The premise, courtesy of scripters Glenn Ficarra and John Requa, has amusement potential: Cats used to lord it over mankind until dogs rose up and helped their best friends, humans, overthrow the feline oppressors. Now the cats, led by the unfortunately named Mr. Tinkles (voice by Will & Grace‘s Sean Hayes), have a plan: stop nutty professor Jeff Goldblum from inventing a formula that will eradicate human allergies to dogs. (You’d think the cats would want to befriend Goldblum and persuade him to concoct a comparable serum for cat allergies, but never mind.) After the family dog is “catnapped,” Goldblum’s wife (Elizabeth Perkins) brings home a perky new beagle for their bratty kid (Alexander Pollock, who isn’t exactly a find), who christens the dog Lou (short for “Loser”).

Tobey Maguire comes in for voice work on Lou, and he and the rest of the actors who make the dogs talk — Alec Baldwin as the gruff combat veteran Butch, Joe Pantoliano as the surveillance expert Peek, Susan Sarandon as the vampy Ivy — are mostly stuck on sincere mode; it’s as if dogs were incapable of guile (if so, they must suck at the espionage we keep seeing them practice in montages). At least the dogs are convincing visually, though; except for the talking scenes — no one has yet mastered the illusion of talking animals, though the Babe movies came closest — the dogs move like real dogs. It’s obvious actual dogs were used whenever possible.

The cats, on the other hand, are disgraceful.
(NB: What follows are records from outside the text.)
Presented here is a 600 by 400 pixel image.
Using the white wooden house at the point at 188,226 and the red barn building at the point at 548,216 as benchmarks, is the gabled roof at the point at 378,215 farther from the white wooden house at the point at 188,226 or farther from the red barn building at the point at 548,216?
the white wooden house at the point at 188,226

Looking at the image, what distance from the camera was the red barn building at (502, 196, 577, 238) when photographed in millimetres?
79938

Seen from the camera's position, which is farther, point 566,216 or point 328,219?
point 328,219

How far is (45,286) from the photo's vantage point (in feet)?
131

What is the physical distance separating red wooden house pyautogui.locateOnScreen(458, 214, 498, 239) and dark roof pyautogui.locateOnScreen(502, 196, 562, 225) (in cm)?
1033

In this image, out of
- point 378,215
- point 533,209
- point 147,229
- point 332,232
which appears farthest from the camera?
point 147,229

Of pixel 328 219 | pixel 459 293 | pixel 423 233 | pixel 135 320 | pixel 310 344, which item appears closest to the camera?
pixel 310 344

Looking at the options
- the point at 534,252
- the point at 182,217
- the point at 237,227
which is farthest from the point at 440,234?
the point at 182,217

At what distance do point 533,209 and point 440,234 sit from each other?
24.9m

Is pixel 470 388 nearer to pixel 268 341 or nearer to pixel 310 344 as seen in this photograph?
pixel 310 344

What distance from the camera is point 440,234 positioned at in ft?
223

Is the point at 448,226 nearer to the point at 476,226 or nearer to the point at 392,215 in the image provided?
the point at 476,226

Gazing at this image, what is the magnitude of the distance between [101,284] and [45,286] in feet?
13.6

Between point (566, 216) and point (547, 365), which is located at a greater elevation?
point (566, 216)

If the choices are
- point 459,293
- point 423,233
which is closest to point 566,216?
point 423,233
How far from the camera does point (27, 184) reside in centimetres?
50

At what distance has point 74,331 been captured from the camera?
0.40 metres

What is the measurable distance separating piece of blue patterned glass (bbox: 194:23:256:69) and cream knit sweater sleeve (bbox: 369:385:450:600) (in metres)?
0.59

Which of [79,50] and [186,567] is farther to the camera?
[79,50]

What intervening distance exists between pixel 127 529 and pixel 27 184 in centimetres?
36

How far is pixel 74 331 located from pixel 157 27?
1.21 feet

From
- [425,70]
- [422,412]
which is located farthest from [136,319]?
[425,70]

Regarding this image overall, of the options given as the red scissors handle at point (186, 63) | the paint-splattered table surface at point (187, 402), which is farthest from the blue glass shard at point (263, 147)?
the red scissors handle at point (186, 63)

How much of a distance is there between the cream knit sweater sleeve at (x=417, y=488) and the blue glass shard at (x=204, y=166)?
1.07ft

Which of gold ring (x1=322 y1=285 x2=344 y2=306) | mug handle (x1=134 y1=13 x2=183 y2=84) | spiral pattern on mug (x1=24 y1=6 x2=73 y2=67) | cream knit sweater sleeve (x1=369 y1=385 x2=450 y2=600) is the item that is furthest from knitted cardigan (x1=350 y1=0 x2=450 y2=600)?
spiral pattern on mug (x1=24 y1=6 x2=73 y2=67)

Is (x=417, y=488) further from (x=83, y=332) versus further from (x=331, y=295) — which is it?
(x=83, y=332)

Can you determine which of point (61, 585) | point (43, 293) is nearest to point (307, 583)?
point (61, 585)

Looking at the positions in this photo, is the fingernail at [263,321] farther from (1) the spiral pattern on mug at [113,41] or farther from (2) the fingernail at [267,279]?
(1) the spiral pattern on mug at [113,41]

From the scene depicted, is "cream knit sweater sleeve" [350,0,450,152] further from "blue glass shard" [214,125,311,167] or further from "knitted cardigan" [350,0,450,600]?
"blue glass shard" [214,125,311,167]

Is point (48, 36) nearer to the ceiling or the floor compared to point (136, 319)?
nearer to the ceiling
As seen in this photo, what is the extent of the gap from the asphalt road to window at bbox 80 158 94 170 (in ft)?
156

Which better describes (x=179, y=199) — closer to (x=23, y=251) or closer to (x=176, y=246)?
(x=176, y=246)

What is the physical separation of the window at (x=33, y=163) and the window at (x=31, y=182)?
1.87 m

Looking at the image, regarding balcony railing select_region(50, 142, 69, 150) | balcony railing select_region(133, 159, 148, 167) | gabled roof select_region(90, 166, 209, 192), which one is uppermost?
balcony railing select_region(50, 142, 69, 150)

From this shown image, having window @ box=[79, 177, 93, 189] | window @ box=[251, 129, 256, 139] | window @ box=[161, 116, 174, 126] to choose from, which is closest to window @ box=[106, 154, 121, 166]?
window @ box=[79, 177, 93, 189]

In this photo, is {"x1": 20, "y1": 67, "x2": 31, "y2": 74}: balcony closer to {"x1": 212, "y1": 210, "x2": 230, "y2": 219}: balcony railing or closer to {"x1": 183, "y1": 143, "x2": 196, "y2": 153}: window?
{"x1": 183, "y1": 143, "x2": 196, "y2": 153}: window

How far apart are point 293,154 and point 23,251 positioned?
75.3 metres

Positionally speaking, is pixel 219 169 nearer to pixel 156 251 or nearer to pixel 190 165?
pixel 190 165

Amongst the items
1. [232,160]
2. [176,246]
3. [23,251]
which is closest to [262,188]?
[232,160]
Those who live with cats and watch them a lot will be offended by Cats & Dogs, not because the movie slanders kitties but because nobody who made the movie seems to have any idea how cats move. Cats are constantly shown doing things cats can’t do, moving in ways no cat can. Since the dogs are generally realistic, the cats look all the more puppety and cheap. Really, these cats are only a step or three advanced from Toonces the driving cat. When an actual cat makes a rare appearance onscreen, it sticks out and looks wrong — “Hey, that’s a real cat. It’s actually moving gracefully. Looks weird.”

The photo of the dour-looking cat leader addressing his minions under a giant banner reading “MR. TINKLES” promises a sillier, funkier time at the movies than you get; so does Sean Hayes’ participation as Mr. Tinkles — he never gets to be as bitchy as you want him to be. Cats & Dogs is, at its absolute peak, faintly amusing. I chuckled at a few bits, like an audience of mice flipping through Mr. Tinkles’ planbook in unison, or the way an esteemed dog (voiced by Charlton Heston) gets the attention of all the other canines at the World Council of Dogs. I certainly didn’t laugh much at the humans; poor Elizabeth Perkins seems stranded, and Jeff Goldblum is sidling up to the non-performance stage of his career — he knows all he has to do is show up, stammer a little, and put on that hipster grin of his that tells you he’s really smarter than this. If so, why is he, or anyone else, in this movie?